Turn the lines below into a Markdown table with the columns Row and Line, giving each line its own numbered row and skipping any blank lines. Leave the pictures out of your table.
— BEGIN Records to use —
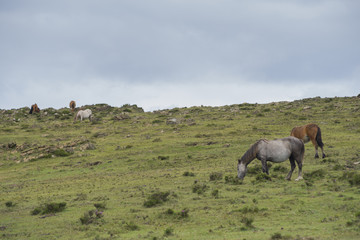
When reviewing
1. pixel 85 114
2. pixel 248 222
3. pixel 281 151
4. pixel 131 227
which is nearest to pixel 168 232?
pixel 131 227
— END Records to use —
## Answer below
| Row | Line |
|---|---|
| 1 | When reviewing |
| 2 | 1. pixel 85 114 |
| 3 | 2. pixel 248 222 |
| 4 | 3. pixel 281 151 |
| 5 | 4. pixel 131 227 |
| 6 | which is nearest to pixel 168 232? |
| 7 | pixel 131 227 |